§ **Source text**:
****
Defra has one of the most significant legacy IT challenges across government, with a proliferation of outdated applications across the Department and the many other organisations that make up the Defra Group. While Defra is making good progress in tackling its most urgent legacy systems it does not have a long-term strategy for its much-needed wider digital transformation. Defra systems are used by a wide range of customers and are critical to the country’s trade, disease prevention, flood protection, and air quality monitoring. To these groups of customers its legacy IT systems feel outdated and difficult to use, often being reliant on paper forms or documents. Defra and its organisations handle around 14 million transactions per year that still involve paper forms, making them inefficient and expensive. Defra does not measure the cost to users of its unmodernised digital services, so it is not possible to assess the total burden they place on other organisations and the wider economy. Defra estimates that it needs to spend £726 million on modernising legacy services between 2021 and 2025, but that fully transforming its digital systems could save £20 million to £25 million every year.
****
§ **Problem 1**:
In the passage on Defra's legacy IT, how many transactions a year do Defra and its organisations handle that still involve paper forms?
§ **Problem 2**:
Write the next part of the passage on Defra's legacy IT, picking up after its final sentence.

§ **Data listing**:
****
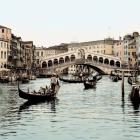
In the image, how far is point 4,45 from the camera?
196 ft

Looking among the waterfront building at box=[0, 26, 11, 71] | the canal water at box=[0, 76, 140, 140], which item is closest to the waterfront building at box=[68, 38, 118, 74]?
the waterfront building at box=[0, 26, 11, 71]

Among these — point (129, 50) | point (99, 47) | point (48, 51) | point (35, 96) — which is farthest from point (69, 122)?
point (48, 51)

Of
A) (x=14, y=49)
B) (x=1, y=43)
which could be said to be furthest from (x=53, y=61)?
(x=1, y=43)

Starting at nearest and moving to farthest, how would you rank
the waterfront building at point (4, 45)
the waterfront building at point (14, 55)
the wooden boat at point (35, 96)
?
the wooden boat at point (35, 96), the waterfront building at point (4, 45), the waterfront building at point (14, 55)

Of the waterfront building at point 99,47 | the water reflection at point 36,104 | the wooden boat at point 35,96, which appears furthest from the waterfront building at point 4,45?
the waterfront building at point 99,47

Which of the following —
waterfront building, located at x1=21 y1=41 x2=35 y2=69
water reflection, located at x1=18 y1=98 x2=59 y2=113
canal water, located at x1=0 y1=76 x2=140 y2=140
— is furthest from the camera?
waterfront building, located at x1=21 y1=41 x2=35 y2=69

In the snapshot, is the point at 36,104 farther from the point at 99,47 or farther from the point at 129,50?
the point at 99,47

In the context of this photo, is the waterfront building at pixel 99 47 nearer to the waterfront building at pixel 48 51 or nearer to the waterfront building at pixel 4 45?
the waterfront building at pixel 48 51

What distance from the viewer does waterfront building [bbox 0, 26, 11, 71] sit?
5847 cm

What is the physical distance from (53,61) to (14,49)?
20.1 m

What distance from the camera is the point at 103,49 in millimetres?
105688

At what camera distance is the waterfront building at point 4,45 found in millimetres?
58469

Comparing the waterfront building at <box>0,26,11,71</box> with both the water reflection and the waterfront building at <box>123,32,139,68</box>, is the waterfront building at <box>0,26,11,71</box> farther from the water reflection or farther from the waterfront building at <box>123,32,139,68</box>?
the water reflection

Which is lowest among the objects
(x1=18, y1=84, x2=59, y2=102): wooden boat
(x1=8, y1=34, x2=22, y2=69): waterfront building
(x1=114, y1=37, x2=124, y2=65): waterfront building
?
****
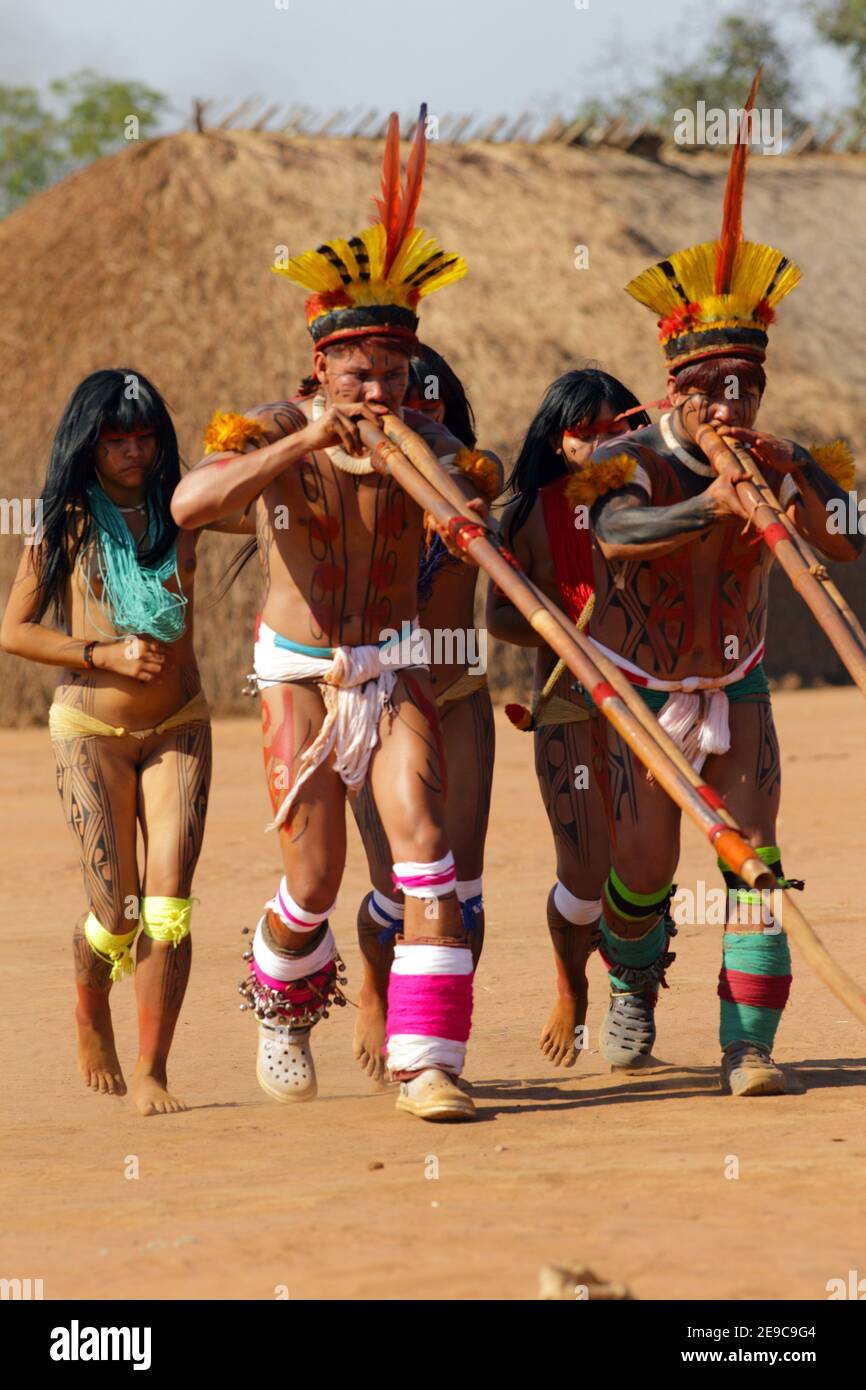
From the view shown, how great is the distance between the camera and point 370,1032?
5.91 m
****
§ **Task result 1**:
Around 14 million.

§ **Task result 2**:
At the same time as addressing the challenges posed by legacy IT, Defra is undertaking a business transformation process which includes potentially major structural changes to Defra and its arm’s-length bodies. Defra does not currently have a vision of how the transformed Department and its organisations will operate. This means that any changes made now to its digital systems may not be appropriate once longer-term decisions about the structure of the Department and its organisations have been made. This may lead to unnecessary time and money spent implementing these changes. Defra is struggling to recruit the digital, data and technology staff it needs, and so it remains over-reliant on contractors which can cost up to twice as much.

The Central Digital and Data Office (CDDO) at the Cabinet Office is working with departments to ensure that at least 50 of the 75 highest priority customer services across government reach a “great” standard by 2025. CDDO has reviewed nine of these services but only one of these meets this standard. CDDO’s attempts to establish strong cross-government collaboration and agree challenging commitments to replace legacy systems with departments are positive steps towards improving digital services more widely. Despite its confidence that it can meet its commitments by the 2025 deadline Defra’s current plans do not show how it will do so.